[[ PASSAGE TO READ open ]]

I had the Pi connected to my network via a wired cable. The server image doesn’t have everything necessary to turn on WiFi on the board. I had to install network tools in order to make wireless work, and I had to create by hand an initial wpa_supplicant.conf configuration file with my wireless networks SSID and password. At the next reboot the WiFi network came up and Ubuntu IoT was running in 64 bit mode with WiFi. After that it was ‘apt update’ and more waiting. Bringing up WiFi is very simple, and very easy, with Raspbian. It can be done either with a text tool or on the desktop. Ubuntu Server IoT could take a page from the Raspbian setup manual on how it should be done.

Now I know that security is a Big Deal with the Ubuntu IoT crew. I really get that. But forcing me to change my password into something long and complex is a royal pain in my behind. I hate that crap. Trust me: if and when I decide to deploy based on this (which at this time I won’t, but keep reading) then I’ll harden login. I didn’t fall off the turnip truck to get here. And I certainly don’t need such a sledgehammer reminder as the one in Ubuntu Server IoT right off the bat.

Installing a Desktop

After installing Server I followed the direction’s advice and installed Lubuntu Desktop. That took some time as a large number of packages had to be installed, and many others updated. When it finished and the RPi 4 rebooted, it showed a graphical login screen. I logged in and beheld a typical Linux graphical desktop.

It was, for the most part, rather uneventful, which is a Good Thing. I noticed that the applications installed were rather sparse, which is another Good Thing. There were no ancient games, for example. What I did find unusual is that LibreOffice was installed. I don’t need an office suite installed on a RPi development board. That’s why I never install the full Raspbian desktop plus applications, only the basic Raspbian desktop.

[[ PASSAGE TO READ closed ]]
[[ RECORD EXCERPTS open ]]

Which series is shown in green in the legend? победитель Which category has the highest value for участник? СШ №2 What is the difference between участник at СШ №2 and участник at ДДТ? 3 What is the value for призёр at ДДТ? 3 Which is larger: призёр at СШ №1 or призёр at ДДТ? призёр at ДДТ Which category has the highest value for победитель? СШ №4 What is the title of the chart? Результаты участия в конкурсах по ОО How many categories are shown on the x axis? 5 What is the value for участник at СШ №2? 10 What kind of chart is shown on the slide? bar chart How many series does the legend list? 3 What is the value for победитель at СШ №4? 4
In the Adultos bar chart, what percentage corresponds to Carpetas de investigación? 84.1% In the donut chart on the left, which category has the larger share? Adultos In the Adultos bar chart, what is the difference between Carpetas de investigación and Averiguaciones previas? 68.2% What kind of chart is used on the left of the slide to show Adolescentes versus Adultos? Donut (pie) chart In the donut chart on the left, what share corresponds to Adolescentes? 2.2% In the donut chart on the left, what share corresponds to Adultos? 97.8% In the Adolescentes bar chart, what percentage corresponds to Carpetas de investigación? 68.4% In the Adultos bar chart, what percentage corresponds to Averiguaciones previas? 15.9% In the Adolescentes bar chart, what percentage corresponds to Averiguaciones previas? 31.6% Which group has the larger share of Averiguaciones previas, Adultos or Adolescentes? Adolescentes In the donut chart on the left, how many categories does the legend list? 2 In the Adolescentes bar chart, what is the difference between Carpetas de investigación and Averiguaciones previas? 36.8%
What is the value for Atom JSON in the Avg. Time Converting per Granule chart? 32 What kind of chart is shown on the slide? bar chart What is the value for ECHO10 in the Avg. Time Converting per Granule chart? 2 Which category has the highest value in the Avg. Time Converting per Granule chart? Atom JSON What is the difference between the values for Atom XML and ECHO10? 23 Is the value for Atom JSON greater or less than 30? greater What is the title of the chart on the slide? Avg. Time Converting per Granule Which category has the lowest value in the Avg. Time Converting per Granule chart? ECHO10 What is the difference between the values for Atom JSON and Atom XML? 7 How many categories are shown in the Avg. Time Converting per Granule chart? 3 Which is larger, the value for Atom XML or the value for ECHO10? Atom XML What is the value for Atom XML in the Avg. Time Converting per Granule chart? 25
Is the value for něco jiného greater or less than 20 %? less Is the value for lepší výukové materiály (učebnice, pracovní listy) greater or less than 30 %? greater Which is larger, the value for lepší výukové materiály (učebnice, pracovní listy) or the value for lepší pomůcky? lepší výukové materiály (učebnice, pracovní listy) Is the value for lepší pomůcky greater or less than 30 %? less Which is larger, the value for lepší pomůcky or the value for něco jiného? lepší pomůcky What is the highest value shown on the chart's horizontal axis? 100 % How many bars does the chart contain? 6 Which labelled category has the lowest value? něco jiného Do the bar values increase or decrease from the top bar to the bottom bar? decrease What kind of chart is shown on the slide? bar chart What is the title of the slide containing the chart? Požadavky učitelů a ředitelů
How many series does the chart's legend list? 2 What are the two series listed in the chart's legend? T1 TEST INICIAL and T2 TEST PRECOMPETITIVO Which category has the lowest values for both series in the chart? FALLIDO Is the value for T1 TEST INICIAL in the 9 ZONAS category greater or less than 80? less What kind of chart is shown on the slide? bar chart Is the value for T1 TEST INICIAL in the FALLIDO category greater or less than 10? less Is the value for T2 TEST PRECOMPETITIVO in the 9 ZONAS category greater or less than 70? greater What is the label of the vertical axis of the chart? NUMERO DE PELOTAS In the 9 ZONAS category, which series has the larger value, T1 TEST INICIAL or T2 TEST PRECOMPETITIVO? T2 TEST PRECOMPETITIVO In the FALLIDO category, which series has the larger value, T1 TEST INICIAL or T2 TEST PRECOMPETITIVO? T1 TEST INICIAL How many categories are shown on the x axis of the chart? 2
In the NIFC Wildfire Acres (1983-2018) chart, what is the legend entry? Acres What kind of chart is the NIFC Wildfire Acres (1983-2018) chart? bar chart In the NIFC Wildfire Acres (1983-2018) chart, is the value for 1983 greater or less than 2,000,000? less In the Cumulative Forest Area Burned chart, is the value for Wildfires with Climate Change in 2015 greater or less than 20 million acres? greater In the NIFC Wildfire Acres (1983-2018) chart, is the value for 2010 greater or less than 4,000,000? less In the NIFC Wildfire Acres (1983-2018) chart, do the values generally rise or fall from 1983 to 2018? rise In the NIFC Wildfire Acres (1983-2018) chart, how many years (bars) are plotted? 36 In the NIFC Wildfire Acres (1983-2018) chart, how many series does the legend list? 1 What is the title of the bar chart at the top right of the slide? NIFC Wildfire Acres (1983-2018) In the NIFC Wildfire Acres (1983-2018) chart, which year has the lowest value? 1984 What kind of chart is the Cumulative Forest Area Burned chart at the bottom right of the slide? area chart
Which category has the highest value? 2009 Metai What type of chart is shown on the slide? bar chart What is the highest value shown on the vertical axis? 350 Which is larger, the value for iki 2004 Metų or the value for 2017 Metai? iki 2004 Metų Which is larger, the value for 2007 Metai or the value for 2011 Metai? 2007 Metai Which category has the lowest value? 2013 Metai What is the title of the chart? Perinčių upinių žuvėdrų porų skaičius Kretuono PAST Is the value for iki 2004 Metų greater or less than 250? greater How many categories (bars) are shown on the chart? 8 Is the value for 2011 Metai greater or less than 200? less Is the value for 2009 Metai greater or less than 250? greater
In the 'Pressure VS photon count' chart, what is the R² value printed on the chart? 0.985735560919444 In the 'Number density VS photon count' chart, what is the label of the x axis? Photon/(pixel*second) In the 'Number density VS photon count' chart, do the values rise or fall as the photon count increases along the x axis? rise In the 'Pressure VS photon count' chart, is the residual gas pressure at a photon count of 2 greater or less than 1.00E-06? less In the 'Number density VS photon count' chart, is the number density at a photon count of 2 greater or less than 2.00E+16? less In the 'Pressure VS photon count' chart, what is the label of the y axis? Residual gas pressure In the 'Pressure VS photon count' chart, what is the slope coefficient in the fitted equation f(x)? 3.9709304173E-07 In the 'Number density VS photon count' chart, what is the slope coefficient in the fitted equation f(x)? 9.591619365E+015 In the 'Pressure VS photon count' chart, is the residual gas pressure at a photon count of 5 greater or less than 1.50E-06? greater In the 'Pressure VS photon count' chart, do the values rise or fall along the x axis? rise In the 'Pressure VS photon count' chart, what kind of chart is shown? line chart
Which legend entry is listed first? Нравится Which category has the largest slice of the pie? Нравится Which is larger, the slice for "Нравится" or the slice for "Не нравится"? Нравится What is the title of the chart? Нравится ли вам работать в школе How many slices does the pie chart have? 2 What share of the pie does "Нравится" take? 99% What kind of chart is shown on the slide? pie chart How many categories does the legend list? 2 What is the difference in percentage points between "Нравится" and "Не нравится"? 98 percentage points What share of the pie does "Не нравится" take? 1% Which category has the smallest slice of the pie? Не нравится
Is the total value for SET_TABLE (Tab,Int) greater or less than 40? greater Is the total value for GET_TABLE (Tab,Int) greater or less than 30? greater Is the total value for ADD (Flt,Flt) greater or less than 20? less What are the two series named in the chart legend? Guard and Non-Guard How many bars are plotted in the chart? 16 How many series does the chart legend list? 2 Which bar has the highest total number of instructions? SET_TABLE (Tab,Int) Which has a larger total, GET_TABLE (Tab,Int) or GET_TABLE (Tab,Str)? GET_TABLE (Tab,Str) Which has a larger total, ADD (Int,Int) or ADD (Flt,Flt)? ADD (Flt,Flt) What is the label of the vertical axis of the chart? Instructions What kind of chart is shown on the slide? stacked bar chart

[[ RECORD EXCERPTS closed ]]

In the text about running Ubuntu on the Raspberry Pi, which desktop was installed after the server image?

Lubuntu Desktop